G.V. : « c’est une cellule que nous avons dû créer. Nous avons inventé ce nouveau métier pour l’automobile. Ca n’existait pas avant et nous avons croisé différents talents avec des webdesigners, des graphistes, des « motion-designers »…
Vous allez les chercher dans l’univers du jeu vidéo ?
G.V. : « Oui, et dans d’autres univers également. Nous avons par exemple débauché un spécialiste du jingle vidéo et du « motion design » de Canal+, ou encore un spécialiste des effets spéciaux de chez Pixar ! Nous avons aussi des « codeurs » plutôt costauds, sachant que lorsque vous plongez dans l’univers de Peugeot à travers le graphisme des nouvelles instrumentations numériques, vous pouvez visionner jusqu’à 600 pages différentes ! Il faut alors créer un design cohérent et surtout intuitif. »
On ne dispose quand même pas de 600 pages dans une petite 208 !?
G.V. « Si, mais évidemment, le client n’expérimente jamais cette quantité d’informations ou de réglages, mais la richesse est bien là… »
Pour revenir aux designers créatifs du style ‘exter’ ou ‘inter’, embauchez-vous actuellement ?
G.V. : « Non, nous sommes plutôt stables, tout comme chez DS, Citroën ou Opel. Mais il peut y avoir du turn-over. Alors nous allons chercher de jeunes talents plutôt que de débaucher des designers expérimentés. »
Pourquoi ? De jeunes recrues sortent des écoles peut-être trop formatées ?
G.V. : « Justement, nous anticipons en identifiant dès la 3eannée d’étude (des études de 5 ans NDA) le potentiel et surtout l’état d’esprit participatif de l’étudiant. Chez nous, le but du designer n’est pas de gagner un projet personnel, mais de participer ensemble au projet. Si l’étudiant à cette ouverture d’esprit, on peut le suivre en 4eet 5e année et là, nous sommes à peu près sûr de notre coup. »
Revenons au point de départ de la nouvelle identité et du renouvellement de gamme : la 3008. Elle a été étudiée dans un contexte compliqué, au début des années 2010 et de la crise chez PSA. Avec des ondes négatives… Etait-ce difficile de travailler sereinement ?
G.V. : « Au design nous avons bien conscience des enjeux de l’entreprise et de chacun des projets que nous menons. Nous ne sommes pas dans notre bulle, hermétiques aux pressions… Mais cela ne nous affecte jamais négativement. Les designers sont des enthousiastes, des personnes positives avec toujours cette envie de progrès ! Alors nous avons mené ce programme au mieux. »
Maxime Picat, alors patron de la marque, était dubitatif suite aux premiers tests où la voiture paraissait trop agressive.

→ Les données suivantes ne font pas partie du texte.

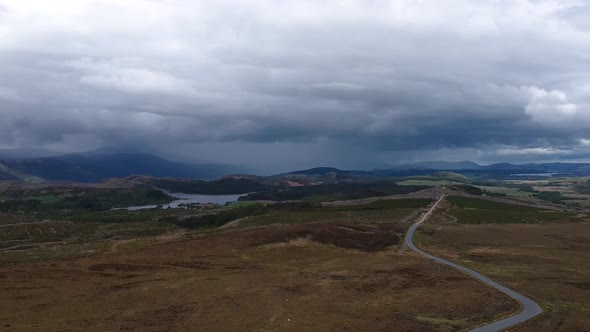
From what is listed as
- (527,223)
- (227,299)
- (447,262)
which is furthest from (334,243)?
(527,223)

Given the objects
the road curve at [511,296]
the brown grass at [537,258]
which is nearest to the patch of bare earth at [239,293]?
the road curve at [511,296]

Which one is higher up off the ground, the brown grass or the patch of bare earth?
the patch of bare earth

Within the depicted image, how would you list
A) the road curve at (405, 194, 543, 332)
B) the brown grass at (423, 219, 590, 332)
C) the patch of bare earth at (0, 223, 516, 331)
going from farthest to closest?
the brown grass at (423, 219, 590, 332) → the road curve at (405, 194, 543, 332) → the patch of bare earth at (0, 223, 516, 331)

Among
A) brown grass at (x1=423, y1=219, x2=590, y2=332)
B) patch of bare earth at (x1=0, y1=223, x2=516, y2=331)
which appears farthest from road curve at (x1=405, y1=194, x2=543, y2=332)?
patch of bare earth at (x1=0, y1=223, x2=516, y2=331)

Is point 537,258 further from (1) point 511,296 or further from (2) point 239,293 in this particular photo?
(2) point 239,293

Vous étiez dans quel état d’esprit ?
G.V. : « Dans les tests, il faut faire la part des choses. Quand on demande à un client ce qu’il veut demain, au mieux, il répond sur ce qu’il préfère aujourd’hui. Nous apprenons énormément lors de ces tests mais par contre, quelque chose qui peut paraître osé, voire « too much » le sera sans doute pas autant lorsque le produit sortira deux ou trois ans plus tard. Il ne faut donc pas avoir peur de ces commentaires. »
Il n’y a pas eu d’interrogation ? Le changement entre 3008 première génération et 3008 de 2016 est énorme !

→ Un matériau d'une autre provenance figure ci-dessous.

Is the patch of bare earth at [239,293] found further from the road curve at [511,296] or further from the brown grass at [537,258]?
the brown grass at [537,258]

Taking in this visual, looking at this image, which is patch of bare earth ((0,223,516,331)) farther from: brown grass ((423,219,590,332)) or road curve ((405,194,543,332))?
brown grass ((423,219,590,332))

G.V. : « Non, pas d’interrogation suite à ces tests. Il y en a eu pour certains collègues dans l’entreprise, mais avec Maxime Picat, nous avons pris ces remarques de manière positive. A tel point désormais que dans nos tests, si personne ne trouve rien d’osé ou de « too much », c’est que notre proposition est trop fade et que nous avons un problème ! »
3008 naît en 2016, voici trois ans et rencontre le succès. Depuis, on a l’impression que tout est plus facile pour dérouler les nouveaux programmes !
G.V. : « Non ! Nous savons qu’aujourd’hui il faut faire évoluer le style à chaque fois. Nous ne pouvons pas nous contenter de faire du copier-coller ! D’ailleurs, le nouveau 2008 a des codes plus SUV que le précédent et à ce titre pourrait ressembler au 3008, mais en style, il n’a rien à voir ! Ses proportions ne sont pas celles du 3008 et sur le plan du style, si vous les mettez côte à côte, 2008 et 3008 sont très différentes… »
Mais leur appartenance à la gamme, leur identité les fait se ressembler…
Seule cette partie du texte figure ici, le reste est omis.